● VOTRE OBJECTIF:
Renvoyez telles quelles toutes les lignes des entrées ci-dessous, en omettant les images.
━━━
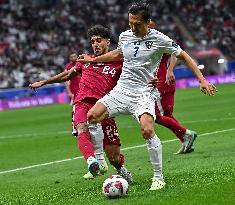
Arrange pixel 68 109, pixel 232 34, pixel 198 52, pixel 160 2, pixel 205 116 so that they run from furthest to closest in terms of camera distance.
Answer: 1. pixel 160 2
2. pixel 232 34
3. pixel 198 52
4. pixel 68 109
5. pixel 205 116

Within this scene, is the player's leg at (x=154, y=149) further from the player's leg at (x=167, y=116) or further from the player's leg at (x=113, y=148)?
the player's leg at (x=167, y=116)

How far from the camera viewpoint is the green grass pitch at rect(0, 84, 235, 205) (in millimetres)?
8453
━━━
● CORRIGÉ:
Arrange pixel 68 109, pixel 232 34, pixel 198 52, pixel 160 2, pixel 205 116 so that they run from furthest to closest in terms of camera distance.
Answer: 1. pixel 160 2
2. pixel 232 34
3. pixel 198 52
4. pixel 68 109
5. pixel 205 116

Within this scene, is the player's leg at (x=154, y=149) further from the player's leg at (x=167, y=116) or further from the player's leg at (x=113, y=148)?
the player's leg at (x=167, y=116)

How far from the camera viewpoint is the green grass pitch at rect(0, 84, 235, 205) (in millimetres)?
8453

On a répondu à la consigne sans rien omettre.